I ask this because of personal experience, not because of any theological insight. My short sojourn on this earth and amongst churches seems to confirm what is almost certainly a generalisation: the churches that seek to be ‘God-centred’ gain the reputation of being cold in their human relationships, while the churches that emphasise a friendly atmosphere are almost invariably shallow and light-hearted in the way they speak and sing of God.
When I have visited churches known for solidly expository preaching and worship that is somewhat conservative, the interaction between members has seemed to me to be minimal or cliquish: the kind of church where visitors are quite likely to walk in and out without much more than a visitor’s card from an usher. Some conservative circles have all the personal charm of a visit to the meat locker.
On the other hand, when I have visited churches where a warmth is felt in the attitude of the people towards one another and visitors are quickly noticed and welcomed, I have all too often been disappointed with shallow and sentimental songs, unnecessary social announcements, and the inevitable howdy-time in the middle of a hymn. Here one feels inclined to give a hearty back-slap to Bob, Mike, and Jesus.
The same phenomenon occurs when a church moves in either one of these directions. When leadership seeks to increase the warmth felt in a service, there is often a corresponding loss in seriousness. Conversely, a church which heads in the conservative direction soon hears of how “it is not as loving as it used to be.” To picture it spatially, when a church stretches upward in worship, it seems to narrow in fellowship; when a church stretches outward in fellowship it seems to shallow in worship.
Granted, that is not true of all churches. I’m sure some will be quick to mention their church as the happy exception. But I’d venture to say that the exceptions seem to bear out the rule: reverent worship and intimate fellowship seem like strangers in Western evangelicalism.
Why, I ask, is this so? Why can we not have both? Why can we not have corporate worship filled with awe and reverence, with fellowship that is deep and meaningful? Why does the strength of one seem to necessitate the weakening of the other?
I don’t claim to know. I have several possible answers, not all of which I believe are true. Some I have heard from others; others I have considered from my own analysis. Here goes:
* People are not used to worship which is entirely vertical in orientation. When you structure a service like that, people begin behaving in a more individualistic way. People need a chance to connect with each other, or else they remain ‘in their shells’. We need to blend vertical and horizontal aspects of worship to have God-centred worship and warm fellowship.

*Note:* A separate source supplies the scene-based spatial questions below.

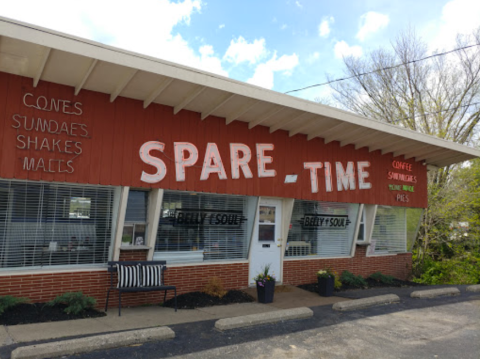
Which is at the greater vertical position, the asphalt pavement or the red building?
the red building

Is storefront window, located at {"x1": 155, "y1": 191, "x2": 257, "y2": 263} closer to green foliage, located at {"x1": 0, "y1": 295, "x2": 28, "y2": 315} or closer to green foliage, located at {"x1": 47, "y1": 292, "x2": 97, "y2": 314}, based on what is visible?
green foliage, located at {"x1": 47, "y1": 292, "x2": 97, "y2": 314}

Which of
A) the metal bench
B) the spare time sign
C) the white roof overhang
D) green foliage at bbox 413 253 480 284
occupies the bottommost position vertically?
green foliage at bbox 413 253 480 284

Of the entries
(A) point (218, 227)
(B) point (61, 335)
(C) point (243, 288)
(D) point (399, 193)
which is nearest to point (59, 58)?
(B) point (61, 335)

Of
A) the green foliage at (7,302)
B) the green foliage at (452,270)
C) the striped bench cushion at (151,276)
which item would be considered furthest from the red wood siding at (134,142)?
the green foliage at (452,270)

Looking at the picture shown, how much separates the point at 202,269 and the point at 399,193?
7.44m

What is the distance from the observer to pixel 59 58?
6.07 meters

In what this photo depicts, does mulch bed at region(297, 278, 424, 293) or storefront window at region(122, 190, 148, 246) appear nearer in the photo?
storefront window at region(122, 190, 148, 246)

* The kinds of affections that people have come to expect in modern evangelical worship services are a blend of cheeriness, fun, optimism and warmth. If those elements are present, people feel comfortable enough to reach out to others. It’s the ‘break-the-ice’ principle. If those elements are lacking, they feel the service is cold, and it affects their responses to others. Particularly affections like awe and reverence are intimidating to people, and they tend to withdraw. In other words, people have been conditioned to associate warm worship with fun feelings, and anything else feels cold, and has a chilling effect on fellowship.
* The more accessible the worship, the more expressive people will be, even in their interaction with others. Worship which is over people’s heads creates inauthenticity and makes people less willing to open up to each other. A kind of ‘Emperor’s New Clothes’ fear prevails.
* Conservatives tend to be intellectuals, who can live in the rarefied air of elevated thought, while the man on the street is suffocating. Conservative churches are too ‘head-oriented’ and not ‘heart-oriented’ enough, which has a cooling effect on the affections of believers for one another.
* Conservatives are conservative in every way, including friendliness.
Those are some suggestions, some shallow, some a bit more substantial.
What do you think, and what do you suppose is part of the solution?